Toronto is a big city. Do you have any idea whereabouts the company is located?


----------



## mike24wc (Jun 22, 2011)

the office is in King street east........ i think from what i can see its pretty central.


----------



## Auld Yin (Mar 10, 2009)

mike24wc said:


> the office is in King street east........ i think from what i can see its pretty central.


Well there's lots of new apartment buildings within easy walking distance but you'll be pushed to find much decent within your budget.


----------



## 4drsupra (Sep 1, 2010)

lots of places downtown and like what I mentioned in another thread just stay away from james town and parts of cabbage town...

cheaper apartments downtown usually is in the intersections like: (in no particular order)

carlton and jarvis

church and wellesley ( this is pride town)

yonge and wellesley

dundas and jarvis 

bay and college

king st. and sherbourne

Midtown...which is still pretty close via subway:

yonge and eglinton area

yonge and st. clair

rosedale area.

those area's you should find a decent apartment within your budget and they are pretty close to bars and good restaurants too...

also visit renters.ca for more listings but I personally would stick around those intersections i just mentioned...good luck


----------



## Canuck2Kiwi (Jun 22, 2011)

mike24wc said:


> i am a 29 yr old male....i have had a job offer in Toronto. i am flying over to meet the CEO in a few weeks. can anyone recommend good areas to live in? i think i will have about $1000 - $1500 a month for rent maybe more depending on the area. close to bars restaurants and all the usual places!
> 
> HELP!!!!!


I would recommend the Lakeshore and Strachan area. It's in walking distance to shops and restaurants but being by the lake I found it to be a bit quieter. There's also Liberty Village in the King and Dufferin area.


----------



## ClaytonP (Apr 15, 2011)

Liberty Village is a good choice. If you want a great, hip bar and restaurant scene, try Queen West (Queen street west of University). You can find really great loft apartments there.


----------



## Auld Yin (Mar 10, 2009)

saaf said:


> i am moving to Toronto can you guys tell me about this city about jobs what type of job will available and what is the housing rent and other expense Toronto is expensive city ?

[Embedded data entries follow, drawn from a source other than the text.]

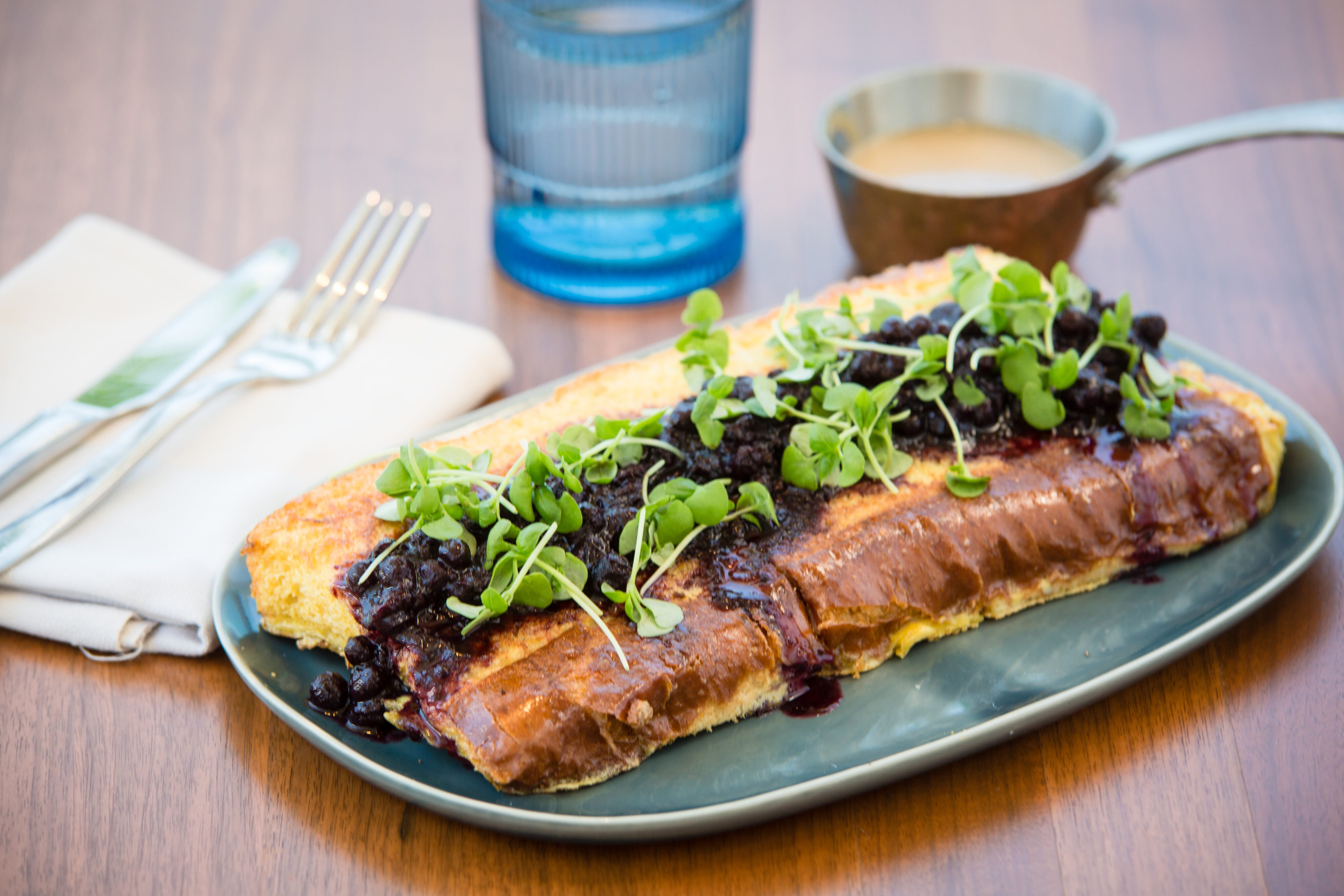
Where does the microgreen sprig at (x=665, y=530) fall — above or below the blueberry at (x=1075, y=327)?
below

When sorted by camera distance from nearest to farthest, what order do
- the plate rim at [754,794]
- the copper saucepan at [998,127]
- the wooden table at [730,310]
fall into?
the plate rim at [754,794] → the wooden table at [730,310] → the copper saucepan at [998,127]

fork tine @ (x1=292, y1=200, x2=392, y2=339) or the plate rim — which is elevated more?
fork tine @ (x1=292, y1=200, x2=392, y2=339)

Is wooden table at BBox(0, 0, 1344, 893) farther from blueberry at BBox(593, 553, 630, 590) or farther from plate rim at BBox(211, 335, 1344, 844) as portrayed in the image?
blueberry at BBox(593, 553, 630, 590)

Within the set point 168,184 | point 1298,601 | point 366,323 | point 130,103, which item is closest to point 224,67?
point 130,103

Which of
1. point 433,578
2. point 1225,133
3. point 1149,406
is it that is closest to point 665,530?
point 433,578

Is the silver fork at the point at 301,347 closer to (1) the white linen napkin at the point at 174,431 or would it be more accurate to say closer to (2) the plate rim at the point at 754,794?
(1) the white linen napkin at the point at 174,431

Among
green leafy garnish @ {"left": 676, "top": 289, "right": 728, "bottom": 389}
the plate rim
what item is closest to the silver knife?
the plate rim

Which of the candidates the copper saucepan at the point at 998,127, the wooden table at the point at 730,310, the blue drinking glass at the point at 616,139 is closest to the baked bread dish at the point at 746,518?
the wooden table at the point at 730,310
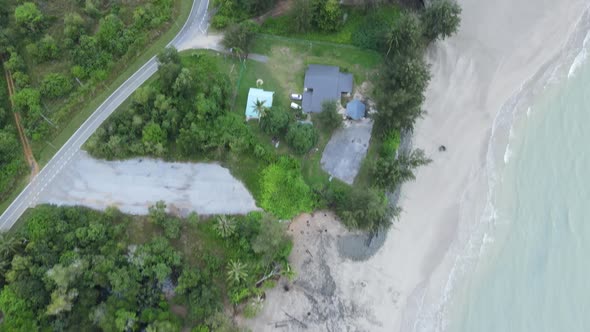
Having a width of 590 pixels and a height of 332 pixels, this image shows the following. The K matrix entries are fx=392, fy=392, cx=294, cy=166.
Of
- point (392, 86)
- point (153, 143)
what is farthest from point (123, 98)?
point (392, 86)

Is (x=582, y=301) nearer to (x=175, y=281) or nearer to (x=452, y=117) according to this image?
(x=452, y=117)

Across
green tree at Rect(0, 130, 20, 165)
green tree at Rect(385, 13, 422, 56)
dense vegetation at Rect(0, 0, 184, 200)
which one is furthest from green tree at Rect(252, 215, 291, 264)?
green tree at Rect(0, 130, 20, 165)

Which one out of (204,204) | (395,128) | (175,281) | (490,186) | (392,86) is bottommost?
(175,281)

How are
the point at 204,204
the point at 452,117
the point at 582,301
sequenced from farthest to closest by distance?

Under what visa are you moving to Toronto and what do you do for a living. For a reasonable, not luxurious, standard of living you will need an income of no less than $50k per annum.


----------



## northcrest (Apr 26, 2011)

You have to know that most of houses in Toronto are wooden. You have to choose a concrete building if you don't want to hear your neighbours


----------



## Auld Yin (Mar 10, 2009)

northcrest said:


> You have to know that most of houses in Toronto are wooden. You have to choose a concrete building if you don't want to hear your neighbours


That is a gross exaggeration to say the least.


----------